Work item
Output each entry exactly as written.

Extracted data section start

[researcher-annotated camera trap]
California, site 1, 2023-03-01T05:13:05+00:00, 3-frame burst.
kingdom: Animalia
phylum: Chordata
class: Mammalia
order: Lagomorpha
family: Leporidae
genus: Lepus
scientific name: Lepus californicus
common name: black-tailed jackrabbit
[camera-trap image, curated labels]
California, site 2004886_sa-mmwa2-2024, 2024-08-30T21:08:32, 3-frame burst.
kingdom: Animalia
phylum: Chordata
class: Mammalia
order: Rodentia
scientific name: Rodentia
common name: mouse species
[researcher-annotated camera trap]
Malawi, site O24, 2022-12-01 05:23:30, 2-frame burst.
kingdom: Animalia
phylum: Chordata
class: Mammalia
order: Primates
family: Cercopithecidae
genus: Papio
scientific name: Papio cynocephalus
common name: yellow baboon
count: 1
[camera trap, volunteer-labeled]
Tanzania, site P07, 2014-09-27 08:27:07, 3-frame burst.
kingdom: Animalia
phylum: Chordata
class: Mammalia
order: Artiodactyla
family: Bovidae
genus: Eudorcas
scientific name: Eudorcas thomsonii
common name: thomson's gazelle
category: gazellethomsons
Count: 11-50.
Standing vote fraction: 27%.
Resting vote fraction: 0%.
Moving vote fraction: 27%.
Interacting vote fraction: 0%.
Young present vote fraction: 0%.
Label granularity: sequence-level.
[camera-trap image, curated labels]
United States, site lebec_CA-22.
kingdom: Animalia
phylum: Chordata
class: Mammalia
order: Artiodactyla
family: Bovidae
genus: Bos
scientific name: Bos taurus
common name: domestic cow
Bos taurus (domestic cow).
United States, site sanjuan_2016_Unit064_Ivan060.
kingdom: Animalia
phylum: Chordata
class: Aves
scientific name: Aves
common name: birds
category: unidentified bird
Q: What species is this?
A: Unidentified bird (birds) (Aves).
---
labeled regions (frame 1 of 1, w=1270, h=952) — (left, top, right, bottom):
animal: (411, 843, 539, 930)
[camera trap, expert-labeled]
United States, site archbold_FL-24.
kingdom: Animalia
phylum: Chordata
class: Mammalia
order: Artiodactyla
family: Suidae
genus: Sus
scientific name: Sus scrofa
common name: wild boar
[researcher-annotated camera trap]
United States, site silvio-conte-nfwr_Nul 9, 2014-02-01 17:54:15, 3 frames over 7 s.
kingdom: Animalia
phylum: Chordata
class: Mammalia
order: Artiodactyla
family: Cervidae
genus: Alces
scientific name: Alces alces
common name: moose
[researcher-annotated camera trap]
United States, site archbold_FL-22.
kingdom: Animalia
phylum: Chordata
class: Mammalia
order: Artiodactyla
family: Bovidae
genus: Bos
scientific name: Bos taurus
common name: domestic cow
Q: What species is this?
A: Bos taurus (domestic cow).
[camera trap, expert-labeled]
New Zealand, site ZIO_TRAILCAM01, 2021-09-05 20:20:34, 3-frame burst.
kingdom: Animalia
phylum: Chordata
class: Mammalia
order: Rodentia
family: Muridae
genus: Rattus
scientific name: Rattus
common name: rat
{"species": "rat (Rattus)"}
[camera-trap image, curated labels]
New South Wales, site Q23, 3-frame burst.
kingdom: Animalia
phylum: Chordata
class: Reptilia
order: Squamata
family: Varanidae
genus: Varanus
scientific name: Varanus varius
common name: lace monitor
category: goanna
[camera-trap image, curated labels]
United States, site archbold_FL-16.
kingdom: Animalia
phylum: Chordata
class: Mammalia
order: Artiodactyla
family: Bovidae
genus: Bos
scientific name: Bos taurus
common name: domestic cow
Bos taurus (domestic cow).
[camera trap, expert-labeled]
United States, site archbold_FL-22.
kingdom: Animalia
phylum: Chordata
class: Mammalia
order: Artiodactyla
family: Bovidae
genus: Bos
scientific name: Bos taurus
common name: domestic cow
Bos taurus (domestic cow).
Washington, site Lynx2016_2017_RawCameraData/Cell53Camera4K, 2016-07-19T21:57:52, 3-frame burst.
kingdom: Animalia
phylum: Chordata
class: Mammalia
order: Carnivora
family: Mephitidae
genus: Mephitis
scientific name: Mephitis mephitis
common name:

Extracted data section end

Task output
[researcher-annotated camera trap]
California, site 1, 2023-03-01T05:13:05+00:00, 3-frame burst.
kingdom: Animalia
phylum: Chordata
class: Mammalia
order: Lagomorpha
family: Leporidae
genus: Lepus
scientific name: Lepus californicus
common name: black-tailed jackrabbit
[camera-trap image, curated labels]
California, site 2004886_sa-mmwa2-2024, 2024-08-30T21:08:32, 3-frame burst.
kingdom: Animalia
phylum: Chordata
class: Mammalia
order: Rodentia
scientific name: Rodentia
common name: mouse species
[researcher-annotated camera trap]
Malawi, site O24, 2022-12-01 05:23:30, 2-frame burst.
kingdom: Animalia
phylum: Chordata
class: Mammalia
order: Primates
family: Cercopithecidae
genus: Papio
scientific name: Papio cynocephalus
common name: yellow baboon
count: 1
[camera trap, volunteer-labeled]
Tanzania, site P07, 2014-09-27 08:27:07, 3-frame burst.
kingdom: Animalia
phylum: Chordata
class: Mammalia
order: Artiodactyla
family: Bovidae
genus: Eudorcas
scientific name: Eudorcas thomsonii
common name: thomson's gazelle
category: gazellethomsons
Count: 11-50.
Standing vote fraction: 27%.
Resting vote fraction: 0%.
Moving vote fraction: 27%.
Interacting vote fraction: 0%.
Young present vote fraction: 0%.
Label granularity: sequence-level.
[camera-trap image, curated labels]
United States, site lebec_CA-22.
kingdom: Animalia
phylum: Chordata
class: Mammalia
order: Artiodactyla
family: Bovidae
genus: Bos
scientific name: Bos taurus
common name: domestic cow
Bos taurus (domestic cow).
United States, site sanjuan_2016_Unit064_Ivan060.
kingdom: Animalia
phylum: Chordata
class: Aves
scientific name: Aves
common name: birds
category: unidentified bird
Q: What species is this?
A: Unidentified bird (birds) (Aves).
---
labeled regions (frame 1 of 1, w=1270, h=952) — (left, top, right, bottom):
animal: (411, 843, 539, 930)
[camera trap, expert-labeled]
United States, site archbold_FL-24.
kingdom: Animalia
phylum: Chordata
class: Mammalia
order: Artiodactyla
family: Suidae
genus: Sus
scientific name: Sus scrofa
common name: wild boar
[researcher-annotated camera trap]
United States, site silvio-conte-nfwr_Nul 9, 2014-02-01 17:54:15, 3 frames over 7 s.
kingdom: Animalia
phylum: Chordata
class: Mammalia
order: Artiodactyla
family: Cervidae
genus: Alces
scientific name: Alces alces
common name: moose
[researcher-annotated camera trap]
United States, site archbold_FL-22.
kingdom: Animalia
phylum: Chordata
class: Mammalia
order: Artiodactyla
family: Bovidae
genus: Bos
scientific name: Bos taurus
common name: domestic cow
Q: What species is this?
A: Bos taurus (domestic cow).
[camera trap, expert-labeled]
New Zealand, site ZIO_TRAILCAM01, 2021-09-05 20:20:34, 3-frame burst.
kingdom: Animalia
phylum: Chordata
class: Mammalia
order: Rodentia
family: Muridae
genus: Rattus
scientific name: Rattus
common name: rat
{"species": "rat (Rattus)"}
[camera-trap image, curated labels]
New South Wales, site Q23, 3-frame burst.
kingdom: Animalia
phylum: Chordata
class: Reptilia
order: Squamata
family: Varanidae
genus: Varanus
scientific name: Varanus varius
common name: lace monitor
category: goanna
[camera-trap image, curated labels]
United States, site archbold_FL-16.
kingdom: Animalia
phylum: Chordata
class: Mammalia
order: Artiodactyla
family: Bovidae
genus: Bos
scientific name: Bos taurus
common name: domestic cow
Bos taurus (domestic cow).
[camera trap, expert-labeled]
United States, site archbold_FL-22.
kingdom: Animalia
phylum: Chordata
class: Mammalia
order: Artiodactyla
family: Bovidae
genus: Bos
scientific name: Bos taurus
common name: domestic cow
Bos taurus (domestic cow).
Washington, site Lynx2016_2017_RawCameraData/Cell53Camera4K, 2016-07-19T21:57:52, 3-frame burst.
kingdom: Animalia
phylum: Chordata
class: Mammalia
order: Carnivora
family: Mephitidae
genus: Mephitis
scientific name: Mephitis mephitis
common name:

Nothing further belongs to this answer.